_Exercise set_.
1 - Reproduce the NJBBA President's Cup thread below from "For each beach 1st place" up to and including "there and fish!".
2 - In the NJBBA President's Cup thread below, what is the minimum length a bluefish must reach to score?
3 - Translate this sentence from the NJBBA President's Cup thread below into Spanish: "Prizes will be given out at the annual banquet."

_Provided text_.
===============

# NJBBA President's Cup SUNDAY 11/7!



## ReelinRod (May 29, 2003)

Free tournament just for NJBBA members sponsored by your Courtesy Patrol.

Just sign in and fish!

Three beaches are designated for the tournament, sign in with:

IBSP -- A7 Parking lot with Bill Mackintosh
Brigantine -- 14th St. beach buggy entrance with Rod Smith
Corson's Inlet SP at the beach buggy entrance with Ron Patten

Sign in time: 6 am
Start fishing 7 am fish till 2pm

Score fish by 3pm back where you signed in at.

Fish will scored by length (Bluefish minimum 18” to score)

There are three prizes for each beach 1st, 2nd and 3rd and an overall prize for longest fish for the state.

For each beach 1st place prize is a reel, 2nd pull over sweatshirt and 3rd club hat and tee shirt.

Over-all winner for the state also receives NJBBA jacket

Prizes will be given out at the annual banquet.

This is a free tournament for members so get out there and fish!


----------



## Bigguy (Jun 2, 2005)

Rod, you going to be at IBSP on Sunday?


----------



## ReelinRod (May 29, 2003)

No, Kurt is fishing in Nawth Cacalacky so I'm judging Brigantine.

I'm fishing on Beach Buggy's team on Saturday in the Shaner Tournament, I'll probably fish the State Park afterward (or SSH, Ortley, Lavalette, Dover or Brick).

===============

_Dataset extract_.
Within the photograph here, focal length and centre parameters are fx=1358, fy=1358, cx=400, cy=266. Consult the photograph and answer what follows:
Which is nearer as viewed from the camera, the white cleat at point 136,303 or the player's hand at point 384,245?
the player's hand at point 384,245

===============

_Final answers_.
1 -
For each beach 1st place prize is a reel, 2nd pull over sweatshirt and 3rd club hat and tee shirt.

Over-all winner for the state also receives NJBBA jacket

Prizes will be given out at the annual banquet.

This is a free tournament for members so get out there and fish!

2 - 18 inches.

3 - Los premios se entregarán en el banquete anual.